WASHINGTON — Economists and financial experts say the benefits of reduced interest rates may be harder to feel in Western Washington.
On Wednesday, Federal Reserve Chair Jerome Powell announced that it would reduce the federal funds rate, the cost it takes to borrow money, half a percent to 4.75%
The result means that credit card and auto loan interest rates will decrease. Many lenders have already cut the borrowing costs for home mortgages starting in the spring in anticipation of this reduction, according to a report from Zillow. The firm estimates the reduction could save an average of $1,200 a month on mortgage payments.
That figure though, is nationally based and the reality in Western Washington is more murky, according to Daryl Fairweather, the chief economist for Redfin.
Redfin posted a report showing sales of existing homes is at the lowest point since 2012, noting potential buyers are waiting out interest rates.
“The Seattle market is a market that is quite supply constrained, so lower rates will likely lead to higher home prices and you might not see lower monthly mortgage payments in the end,” Fairweather said.

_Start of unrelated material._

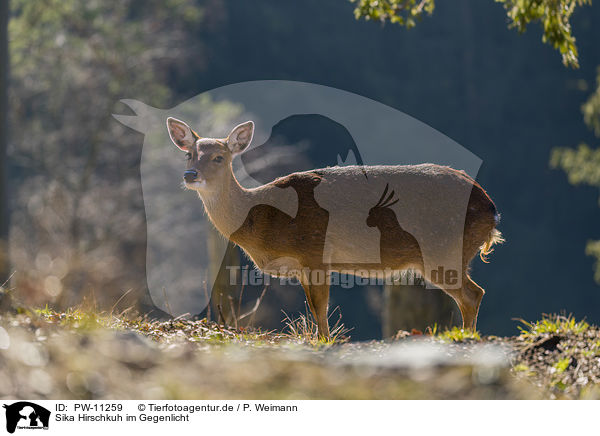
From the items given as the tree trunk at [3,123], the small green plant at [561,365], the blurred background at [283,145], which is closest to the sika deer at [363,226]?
the small green plant at [561,365]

While inflation inspired the years of rising interest rates, WAFD Bank CEO Brent Beardall believes rising prices were not the primary driver for rates beginning to decrease.
“It used to be the risks were towards inflation, now I think the risks have changed and it’s more towards the job market,” Beardall said.
Overall, Beardall believes the economy is strong. But, an August jobs report that wasn’t robust as expected, combined with an unemployment rate inching up to 4.2% was starting to show signs the Federal Reserve went too far to address inflation.
“This is good news. This means the FED has done what we were all hoping they would do which is a soft landing for the economy: To be able to get inflation under control without having to kill the jobs market,” Beardall said.
Beardall believes hiring will remain robust in Western Washington due to the region’s share of corporate headquarters.
Prices won’t be returning to the point they were in 2020, Beardall says that kind of deflation would have a significant negative impacts on the stock market.
The rate decrease represents a shift from a savings-favored economy to a borrowing-favored economy. Returns from high-yield savings or CD accounts won’t be as lucrative as they have been in the past few years.
“The last thing you want to do is pull your money from a high-rate CD and rush into the stock market, chasing higher-yeilds but also encountering higher risk so you have to be careful,” said Lisa Weil, a certified financial planner. “Things are always in flux, things are always changing and so if you are reacting constantly to the outside changes, you lose sight of what your goals are.”